石碑に映るもの
桃華と蒼真は、神殿に入る前に石碑に向かった。石碑には、日本一の旗を持った人物が、マントのようなものと頭にかぶる笠を持っている。
「マントみたいなものに、頭にかぶるもの、それにあれは……」
桃華が宝の山を積んだ手押し車の頂上を指さす。そこには、金色のハンマーのようなものがちょこんと乗っかっていた。
『……打ち出の小づち』
イヤホン越しに、大地の声が聞こえた。桃華はびっくりした声で言う。
「打ち出の小づち。あれって、別の作品のものじゃないんですか」
「もともと打ち出の小づちは、鬼などの異形のものが持つ宝物として伝えられていたんですわ。ここにあっても不思議じゃあない」
そう後ろから声がして桃華と蒼真が振り向くと、そこには大地が立っていた。
「ずいぶんと詳しいんだな」
蒼真が言うと、大地はふっと笑う。
「お褒めの言葉、ありがたく受け取っておきますよ。オレ、おとぎ話とか昔話の類が好きなんですよねぇ」
桃華は嬉しそうに大地に言う。
「私も、好きです。そういうの。おとぎ話とかが好きで、それで小説を書いたりもしてたんですよ」
「小説……? プロの作家か」
蒼真の言葉に、桃華は自嘲めいた笑いを浮かべる。
「いえ、ただの趣味です。大した結果を残せませんでした」
大地は何か言いたそうに一度口を開いたが、言葉を出せずに黙って口を閉じた。桃華はわざとらしく元気な声を出して言う。
「ここの神殿にはどんなお宝が眠っているんでしょうね。楽しみです」
そう言って歩き出す桃華を、大地は複雑な表情で見つめていた。一行は神殿の前へとやってくる。頑丈そうな造りの扉を見て、桃華は苦い顔をする。
「きっとまた、中に入った瞬間に扉が閉まるんでしょうね」
桃華は言う。蒼真は、こめかみを抑えながら言う。
「桃太郎。そういうのをなんていうか知ってるか。フラグって言うんだ」
「フラグは、へし折るものですけどね」
桃華は気軽に言うと、先に立って歩き出す。ため息をつく蒼真と、どこか楽し気な大地がその後に続く。
桃華の予言通り、三人が神殿に足を踏み入れた瞬間、後ろで石の扉が閉じた。桃華はにっこり笑って言う。

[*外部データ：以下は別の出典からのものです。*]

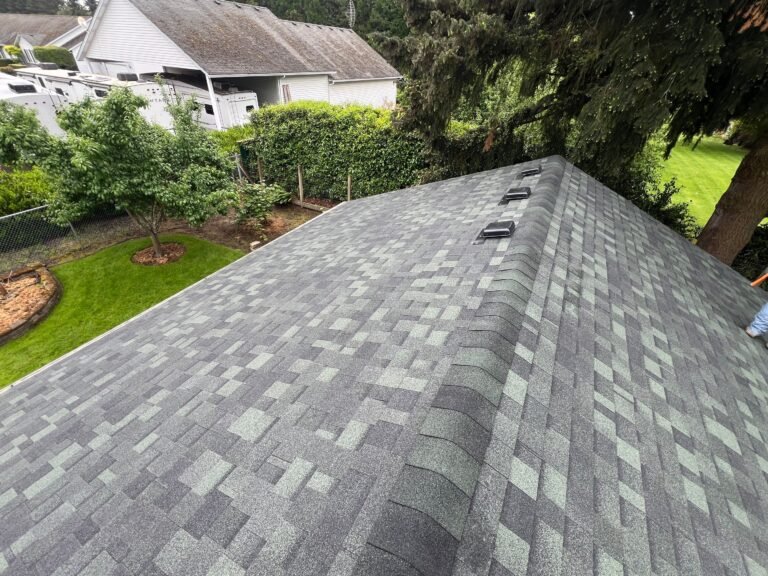New gray and green-toned shingle roof on an outbuilding, with box vents near the ridge and a backyard with trees and a neighboring house.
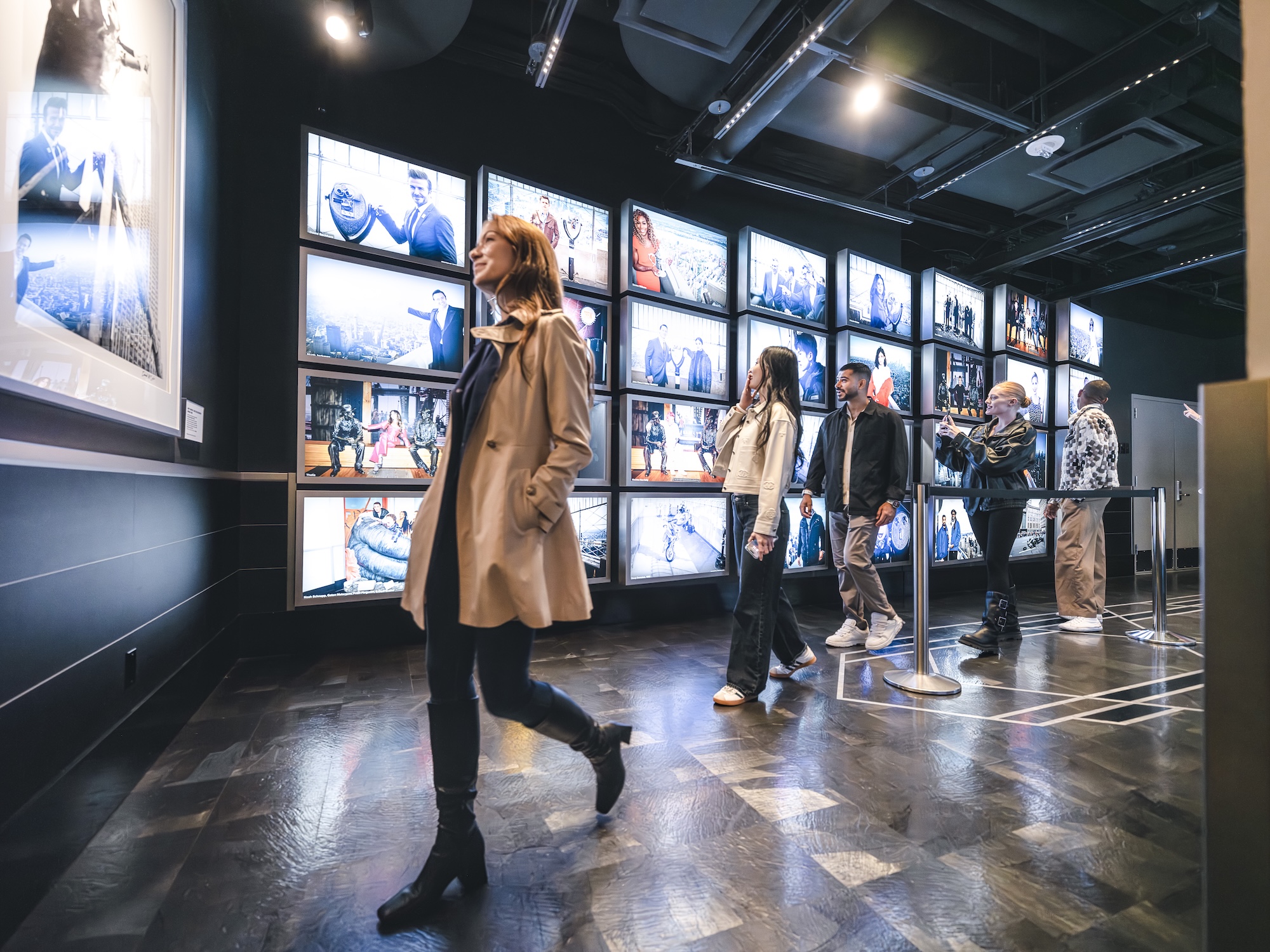 People going through the Empire State Building's museum experience on the 2nd floor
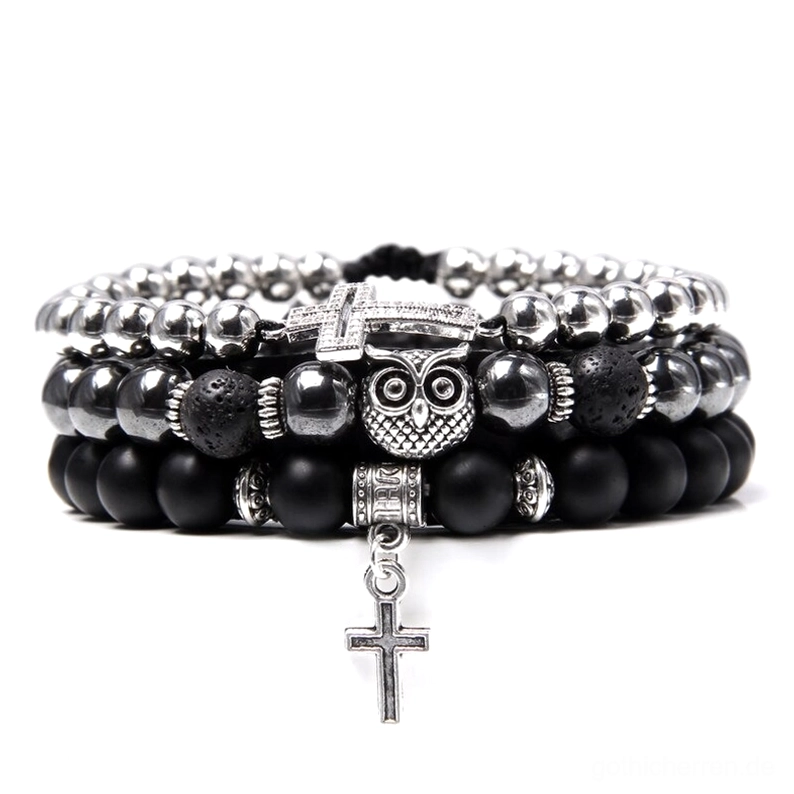 Silberfarbenes gotisches mehrschichtiges Armband mit schwarzem mattem Lavastein, Eulencharm, baumelndem Kreuzanhänger, Natursteinen und mystischen Metallakzenten, flache Produktfotografie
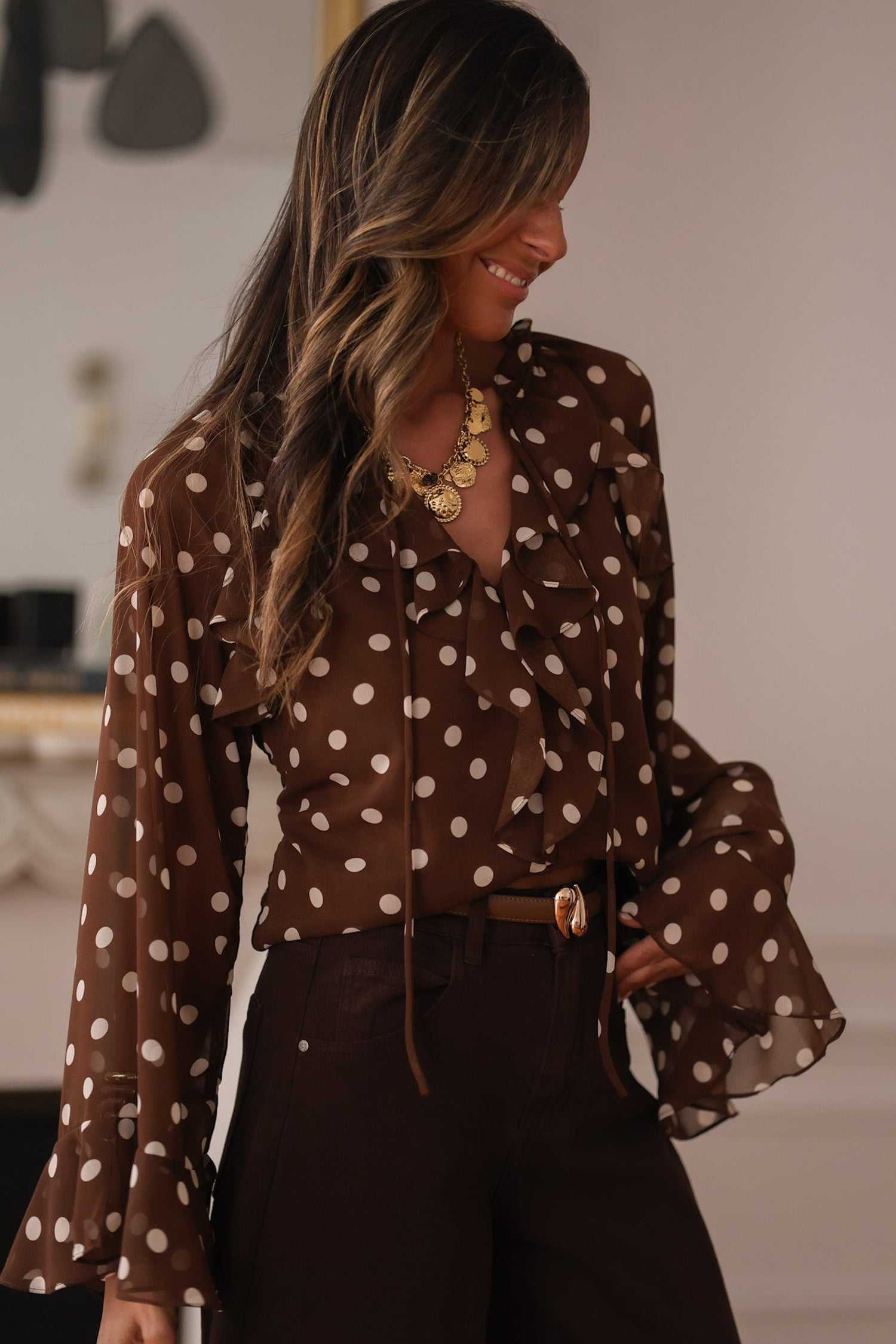 Coffee polka dot bell sleeve blouse for women with tie neck and ruffled details, styled with high-waisted trousers for an elegant office look.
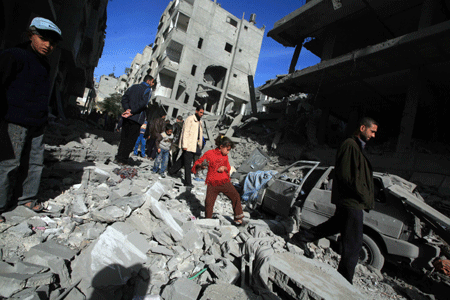 Palestinians inspect the rubble of a destroyed building following the Israeli military operations in Gaza City on January 14, 2009. [Xinhua] 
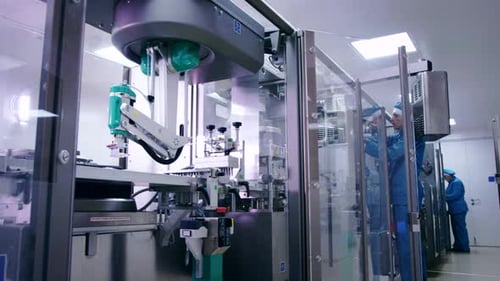 Factory Worker at Industrial Workshop. Operator Setting Packaging Line. Engineer Configuring Packagi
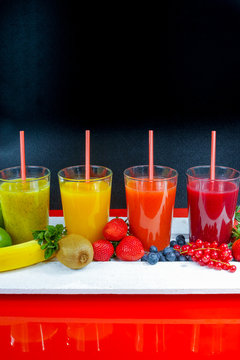 Colofrul fresh pressed fruit juices in tall glasses with fruits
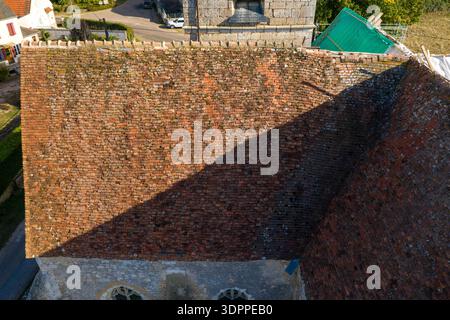 Eglise Saint Martin, Frankreich - 10. September 2020: Ein Blick von oben zeigt das verwitterte, rot gekachelte Dach der Eglise Saint Martin Kirche mit sichtbarem Moos und Flechten sowie einen Teil der Steinkirche und Baumaterialien in der Nähe. Stockfoto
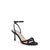 Brown high-heeled sandal with floral embellishment on a white background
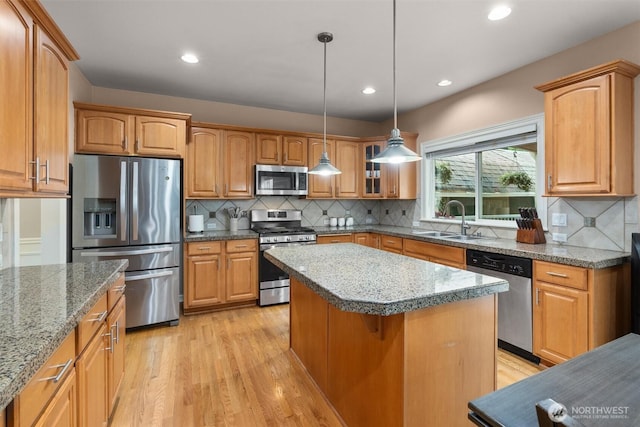 13327 SE 279th Pl, Kent, WA 98042 - kitchen with appliances with stainless steel finishes, a sink, light wood-type flooring, a center island, and tasteful backsplash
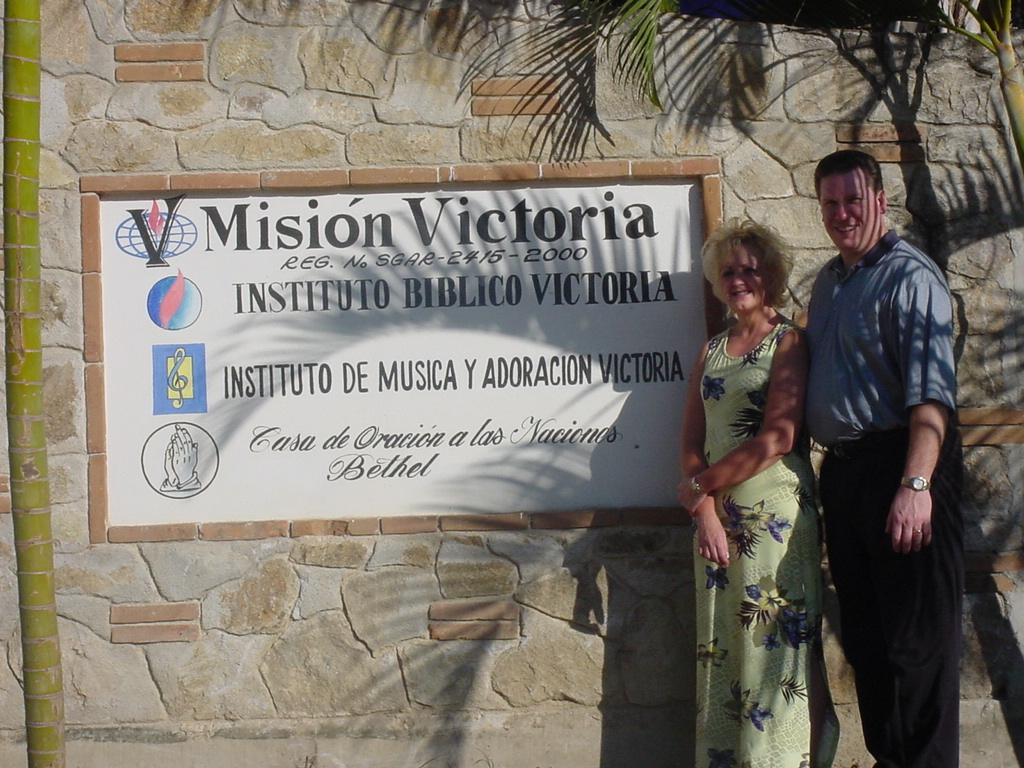 Pastor David and Tracy posing in front of a Bible Institute in Mexico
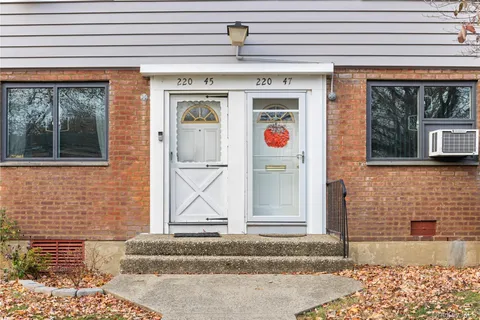 a front view of a house with a garage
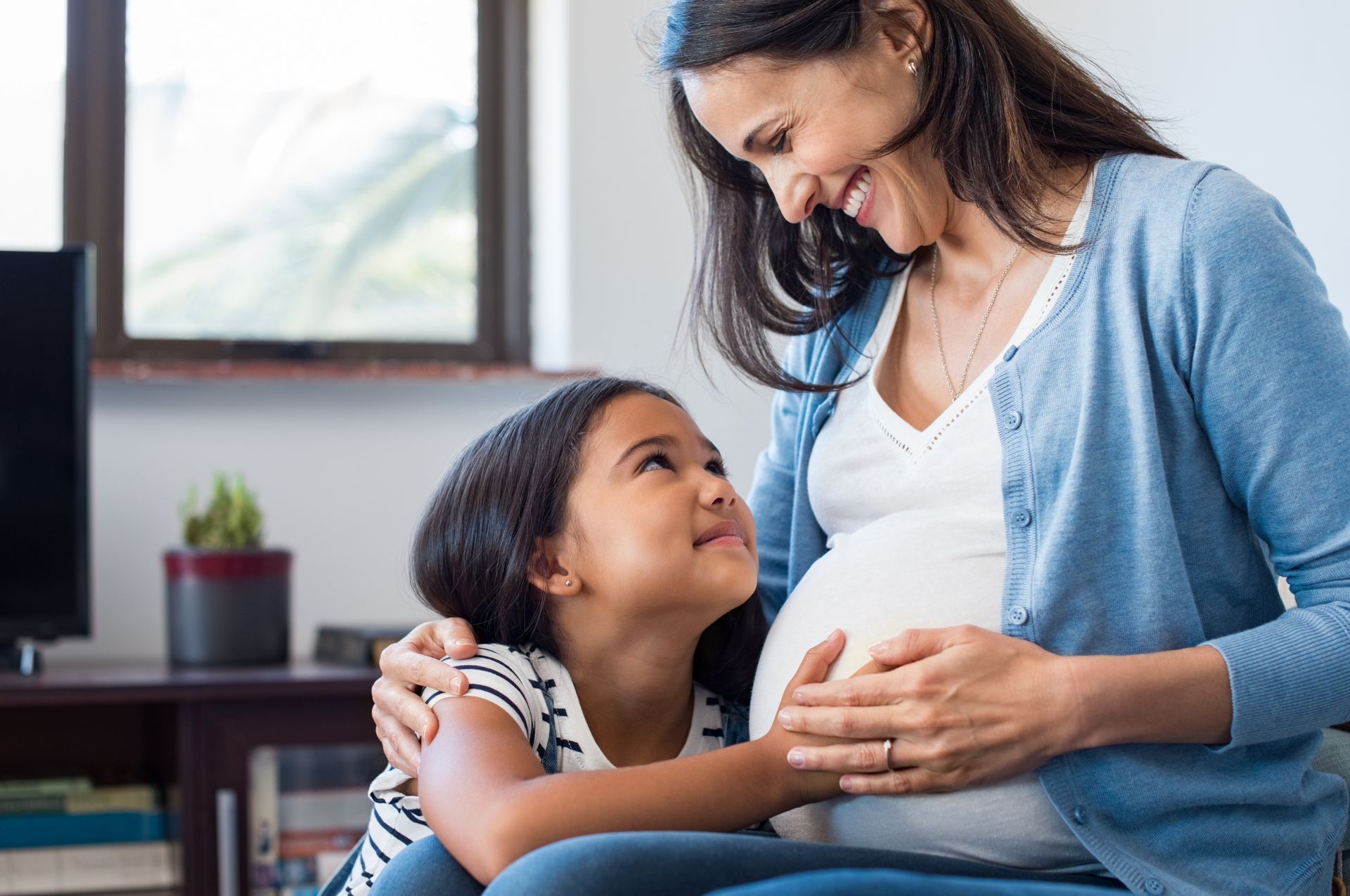 Pregnant woman smiling at a child touching her belly indoors.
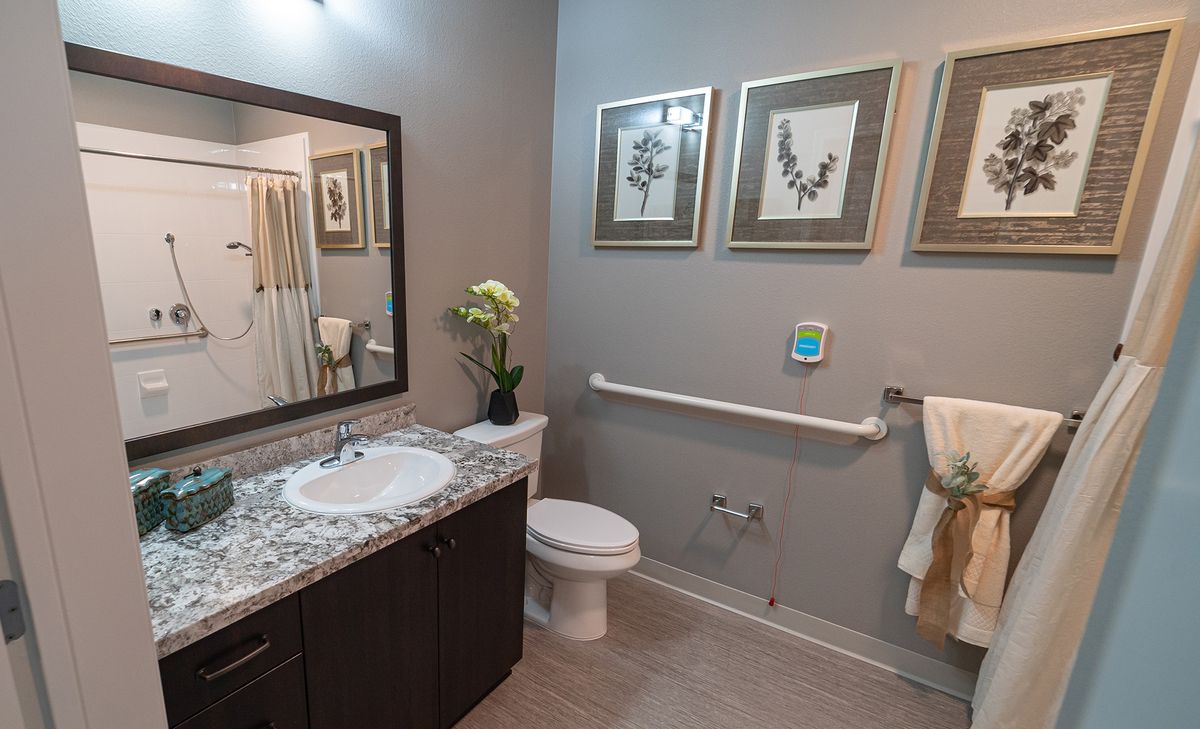 A modern bathroom with elegant decor featuring a sink, toilet, and framed artwork on the wall.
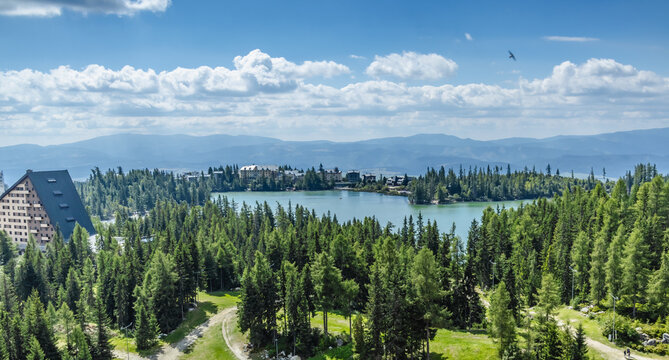 Areal view of the calm lake Strbske pleso lake pf glacial origin in National Park High Tatra, Slovakia, Europe.  Lamdmark and popular tourist destination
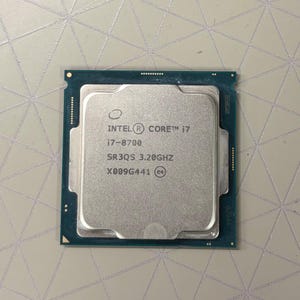 May include: A square Intel Core i7-8700 processor with a silver metal heat spreader and a dark green circuit board base. The text printed on the surface reads Intel Core i7, i7-8700, SR3QS 3.20GHz, and X009G441 with a small circular e4 logo.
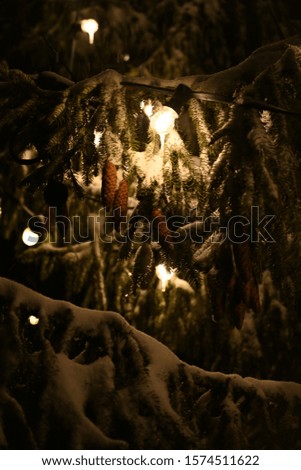 Snowy Christmas tree with cones and lights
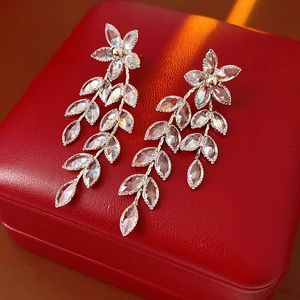 Detail of silver leaf tassel earrings with marquise zircon on a red leather box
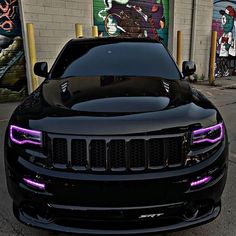 the front end of a black jeep with purple lights on it's grilles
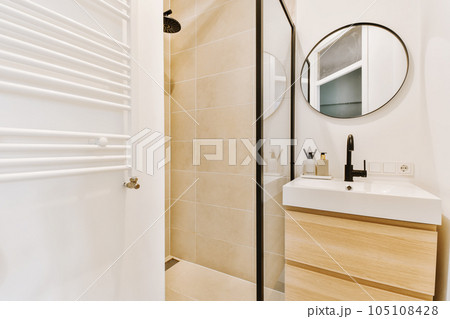 a modern bathroom with beige tile and white fixtures on the walls, along with a wooden cabinet under the sink is next to the a modern bathroom with beige tile and white fixtures on the walls, along with a wooden cabinet under the sink is next to the 105108428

「一瞬でフラグ回収しちゃいましたけど、仕方ないですね。それはそうと、三人バラバラにならなくてよかったです。一人だけで閉じ込められたらどうしようかと思いました」
桃華の言葉に、蒼真ががっくりと肩を落とす。
「しれっと恐ろしいことを言わないでほしい……」
「そんなことよりおたくら、火の用意はあるワケ? 真っ暗だぜ」
大地が言うと、桃華と蒼真は自分の役割の書いてある玉を取り出す。すると、ほんのりと光が辺りを照らしだした。
「前回の神殿では、ろくに探索しませんでしたからね。今回はしっかりと探索しようじゃありませんか」
桃華が勢い込んで言うと、蒼真が顔をしかめる。
「これが噂のゲーム脳というやつか……」
その隣でシュッという音がしたかと思うと続いてボウッと言う音がして、玉より明るい光が現れる。
桃華と蒼真がその出どころを振り返ると、そこには呆れた表情の大地が松明を片手に立っている。
「まさかおたくら、その光だけで行動しようと思ってたワケ? 勘弁してくださいよ。そんなチョロい光だけじゃ、毒蛇とか襲ってきたとき見えないでしょ。罠も見落として、早々に命を落としかねないじゃないですか」
大地の言葉に、桃華と蒼真は二人で反省の色を示す。
「そうでした。前回、それで少し苦労したことを忘れて何の用意もせずに来てしまいました。雉飼さんに感謝感激雨あられです」
桃華の言葉に、大地は小さく息づくと言う。
「分かればいいよ。分かれば。……ま、オレがいる限りはその辺の準備はお任せ頂いて、一向にかまいませんがね。けど、考えることを辞めるのは、よした方がいい」
そう言ってから、彼は不敵にほほ笑むと言った。
「……オレがいつ裏切るか、分かりませんし?」
それだけ言うと、二人に背を向け彼が先頭に立って歩き出す。桃華と蒼真はお互いに顔を見合わせると、どちらともなく大地の背中を追いかけて歩き始めた。